Are there ways to make people take a vaccine?

Miquel Morales Sabalete, a partner in civil law at AGM Abogados, told Euronews that in Spain it is possible to do so, even though compulsory medical treatment or examination can affect the fundamental rights laid down in the country’s constitution.

The text in which this obligation could be based in the Organic Law on Public Health that establishes that the health authorities “will be able to adopt measures for the examination, treatment, hospitalisation or control when there is evidence of the existence of a danger to the health of the population owing to the health situation of a person or a group of people, or by activities carried out”.

As such, he concluded, if the health authorities say the pandemic justifies it, “there does not appear to be any legal obstacle to the imposition of a vaccination campaign”.

The director of the Centre for Coordination of Emergency Health Alerts in Spain, Fernando Simon, said that he hopes the vaccine “won’t have to be obligatory”.

Italy still hasn’t decided if it will make the vaccine obligatory. “There is no directive to make the vaccine obligatory, but we recommend it,” said prime minister Guiseppe Conte.

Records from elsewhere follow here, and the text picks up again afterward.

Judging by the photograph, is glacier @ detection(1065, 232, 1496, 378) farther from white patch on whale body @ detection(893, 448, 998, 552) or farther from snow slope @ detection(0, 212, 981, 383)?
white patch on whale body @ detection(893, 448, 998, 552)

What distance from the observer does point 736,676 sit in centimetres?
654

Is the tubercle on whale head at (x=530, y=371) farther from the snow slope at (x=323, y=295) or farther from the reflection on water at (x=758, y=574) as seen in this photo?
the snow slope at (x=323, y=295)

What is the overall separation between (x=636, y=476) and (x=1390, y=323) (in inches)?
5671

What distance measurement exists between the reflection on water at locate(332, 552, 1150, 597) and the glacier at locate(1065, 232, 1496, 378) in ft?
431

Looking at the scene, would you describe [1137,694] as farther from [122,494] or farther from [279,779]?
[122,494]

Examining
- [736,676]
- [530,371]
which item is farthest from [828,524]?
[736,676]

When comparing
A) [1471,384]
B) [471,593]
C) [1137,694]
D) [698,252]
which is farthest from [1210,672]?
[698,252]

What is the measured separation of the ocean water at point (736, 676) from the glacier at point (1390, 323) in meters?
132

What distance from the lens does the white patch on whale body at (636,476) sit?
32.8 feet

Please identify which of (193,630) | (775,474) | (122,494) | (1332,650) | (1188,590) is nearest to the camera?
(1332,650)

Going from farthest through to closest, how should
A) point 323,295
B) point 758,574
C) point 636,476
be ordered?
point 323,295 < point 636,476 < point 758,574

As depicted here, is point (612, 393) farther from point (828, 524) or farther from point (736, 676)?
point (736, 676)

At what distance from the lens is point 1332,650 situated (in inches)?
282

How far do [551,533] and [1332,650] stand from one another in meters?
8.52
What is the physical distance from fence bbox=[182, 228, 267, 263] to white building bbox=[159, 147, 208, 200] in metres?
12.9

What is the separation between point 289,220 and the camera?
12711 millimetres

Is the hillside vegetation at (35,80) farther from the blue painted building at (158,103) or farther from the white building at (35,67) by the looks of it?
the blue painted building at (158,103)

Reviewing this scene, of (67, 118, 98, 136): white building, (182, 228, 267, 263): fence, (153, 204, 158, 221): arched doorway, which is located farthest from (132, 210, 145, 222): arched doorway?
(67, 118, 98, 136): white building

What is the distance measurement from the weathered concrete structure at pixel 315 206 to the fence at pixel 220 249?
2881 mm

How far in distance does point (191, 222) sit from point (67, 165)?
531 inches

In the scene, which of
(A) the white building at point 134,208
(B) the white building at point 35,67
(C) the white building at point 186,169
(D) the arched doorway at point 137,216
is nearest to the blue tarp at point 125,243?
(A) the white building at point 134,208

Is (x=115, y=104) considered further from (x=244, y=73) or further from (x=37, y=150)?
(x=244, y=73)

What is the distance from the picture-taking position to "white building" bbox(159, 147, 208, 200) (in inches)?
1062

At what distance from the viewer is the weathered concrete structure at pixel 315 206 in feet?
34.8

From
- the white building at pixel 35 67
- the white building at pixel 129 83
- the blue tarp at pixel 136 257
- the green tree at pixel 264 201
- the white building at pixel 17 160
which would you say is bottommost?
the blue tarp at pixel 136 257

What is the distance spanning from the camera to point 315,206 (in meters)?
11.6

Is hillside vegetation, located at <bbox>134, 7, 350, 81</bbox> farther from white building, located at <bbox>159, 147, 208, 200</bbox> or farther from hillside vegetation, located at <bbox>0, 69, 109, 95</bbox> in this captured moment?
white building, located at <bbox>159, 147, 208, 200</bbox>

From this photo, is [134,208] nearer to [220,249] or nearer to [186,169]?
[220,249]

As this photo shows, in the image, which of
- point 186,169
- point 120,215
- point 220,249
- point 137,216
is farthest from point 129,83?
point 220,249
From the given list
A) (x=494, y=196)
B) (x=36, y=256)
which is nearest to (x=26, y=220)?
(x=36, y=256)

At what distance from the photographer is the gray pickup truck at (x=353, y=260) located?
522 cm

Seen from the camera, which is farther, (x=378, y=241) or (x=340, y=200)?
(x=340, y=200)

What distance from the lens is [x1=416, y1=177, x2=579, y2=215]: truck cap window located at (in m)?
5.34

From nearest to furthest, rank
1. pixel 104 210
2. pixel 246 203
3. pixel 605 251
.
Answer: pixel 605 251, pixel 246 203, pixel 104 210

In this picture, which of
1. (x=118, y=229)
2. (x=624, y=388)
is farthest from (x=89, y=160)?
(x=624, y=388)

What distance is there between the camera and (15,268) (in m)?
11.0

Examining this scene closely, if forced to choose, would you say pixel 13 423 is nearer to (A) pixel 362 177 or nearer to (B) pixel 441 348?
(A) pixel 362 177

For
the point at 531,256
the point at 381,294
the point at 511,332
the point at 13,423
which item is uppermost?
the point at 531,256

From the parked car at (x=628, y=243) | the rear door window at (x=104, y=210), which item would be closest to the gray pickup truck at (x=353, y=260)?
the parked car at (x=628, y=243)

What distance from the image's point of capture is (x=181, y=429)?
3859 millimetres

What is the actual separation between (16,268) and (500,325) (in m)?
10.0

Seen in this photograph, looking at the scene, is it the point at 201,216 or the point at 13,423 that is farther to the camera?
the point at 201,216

The country’s health minister, Roberto Speranza, added: “I think that with persuasion and with a true campaign we can achieve herd immunity without obligation but it is clear that we have to achieve immunity.”

In France, President Emmanuel Macron has been adamant that the vaccine won’t be obligatory.

“The immunisation has to be made in a clear and transparent way, sharing all the information at each step - what we know and what we don’t know. Also, I want to be clear. There will be no obligatory vaccination.”

German chancellor Angela Merkel said: “Nobody will be obliged to take the vaccination, it is a voluntary decision.”

British prime minister Boris Johnson said that although he “strongly urges people” to be vaccinated, “there will be no compulsory vaccination, that’s not the way we do things in this country."

Can private businesses oblige people to be vaccinated before using their services?

Sabalete says only health authorities can make vaccination mandatory.

“Private companies, with respect to their employees, in reality, are not legally able to force them to take a vaccine,” he said.

“And I doubt the government or parliament will authorise this, except perhaps for specific sectors because of their special risk of transmission to at-risk groups, such as workers at nursing homes.”

He added that airlines or other transport companies would not have this legal power.

He says that the system could be able to be the same as the current one with PCR tests: they could demand evidence of vaccination for the users who want to travel to a certain destination where a government has established these rules.